How to prove using math induction that $\forall n\in \mathbb{N}$, $\sum ^{n}_{i=1}i^{2}=\frac{1}{6}n\left( n+1\right) \left(2n +1\right)$?

Question

Use mathematical induction to prove that $\forall n\in \mathbb{N}$, $$\sum ^{n}_{i=1}i^{2}=\dfrac {n\left( n+1\right) \left(2n +1\right) }{6}$$

What have you tried so far? Did you already prove the base case $;n=1;$ ? Did you make some advance in the case $;n+1;$ assuming the equation is true for $;n;$ ? — Timbuc, Nov 02 '14 at 13:34
Welcome to Math SE ! People here are willing to help but not to do your homework. So, explain what you already tried and tell where you are stuck. Cheers :-) — Claude Leibovici, Nov 02 '14 at 13:37

score 2 · Accepted Answer · answered Nov 02 '14 at 13:36

True for $n=1$. Then, assuming the induction hypothesis (IH) holds for $n \geq 1$, $$\begin{align*} \sum_{k=1}^{n+1} k^2 &= \sum_{k=1}^{n} k^2 + (n+1)^2 \stackrel{\rm(IH)}{=} \frac{n(n+1)(2n+1)}{6} + (n+1)^2 \\ &= \frac{n+1}{6}\left(n(2n+1)+6(n+1)\right) = \frac{n+1}{6}\left(2n^2+7n+6\right) \end{align*}$$ and you conclude by observing that $(n+2)(2(n+1)+1) = 2n^2+7n+6$ indeed, then by invoking the induction principle.

◇ ◇ ◇ ◇ ◇

*PROBLEM TO SOLVE*
List every question that the Timbuc comment in the induction thread above asks.

◇ ◇ ◇ ◇ ◇

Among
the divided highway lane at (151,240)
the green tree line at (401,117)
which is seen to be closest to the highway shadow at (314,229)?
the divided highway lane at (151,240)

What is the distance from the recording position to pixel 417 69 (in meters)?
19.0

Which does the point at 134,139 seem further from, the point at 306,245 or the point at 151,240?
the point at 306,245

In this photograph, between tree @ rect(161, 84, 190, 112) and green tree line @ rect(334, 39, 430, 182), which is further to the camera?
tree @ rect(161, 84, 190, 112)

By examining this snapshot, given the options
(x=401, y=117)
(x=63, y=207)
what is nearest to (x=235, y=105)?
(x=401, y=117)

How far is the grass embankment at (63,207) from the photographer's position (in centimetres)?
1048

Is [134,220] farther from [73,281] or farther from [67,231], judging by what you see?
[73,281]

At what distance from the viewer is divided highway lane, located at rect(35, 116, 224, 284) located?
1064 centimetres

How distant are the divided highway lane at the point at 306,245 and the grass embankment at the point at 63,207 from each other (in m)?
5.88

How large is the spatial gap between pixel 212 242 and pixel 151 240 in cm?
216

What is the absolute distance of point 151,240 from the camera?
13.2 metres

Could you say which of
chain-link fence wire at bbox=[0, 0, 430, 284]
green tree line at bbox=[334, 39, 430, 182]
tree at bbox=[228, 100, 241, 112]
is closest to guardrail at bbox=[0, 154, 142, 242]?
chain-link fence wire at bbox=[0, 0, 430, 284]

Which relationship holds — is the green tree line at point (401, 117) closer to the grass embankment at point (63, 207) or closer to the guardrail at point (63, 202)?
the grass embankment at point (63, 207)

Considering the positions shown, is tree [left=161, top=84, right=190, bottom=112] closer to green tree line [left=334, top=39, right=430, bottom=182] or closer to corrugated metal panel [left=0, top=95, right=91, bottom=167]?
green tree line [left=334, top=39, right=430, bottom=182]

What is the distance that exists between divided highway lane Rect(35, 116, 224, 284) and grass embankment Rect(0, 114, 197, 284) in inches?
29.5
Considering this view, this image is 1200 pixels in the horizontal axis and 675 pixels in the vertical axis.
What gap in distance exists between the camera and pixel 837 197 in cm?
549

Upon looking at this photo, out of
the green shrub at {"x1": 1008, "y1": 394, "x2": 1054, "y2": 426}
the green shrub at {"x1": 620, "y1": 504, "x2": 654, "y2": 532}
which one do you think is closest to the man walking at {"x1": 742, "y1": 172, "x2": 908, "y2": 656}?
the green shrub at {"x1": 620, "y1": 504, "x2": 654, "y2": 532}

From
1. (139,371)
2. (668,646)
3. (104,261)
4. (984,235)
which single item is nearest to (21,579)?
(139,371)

◇ ◇ ◇ ◇ ◇

*YOUR RESPONSE*
- What have you tried so far?
- Did you already prove the base case n = 1?
- Did you make some advance in the case n + 1 assuming the equation is true for n?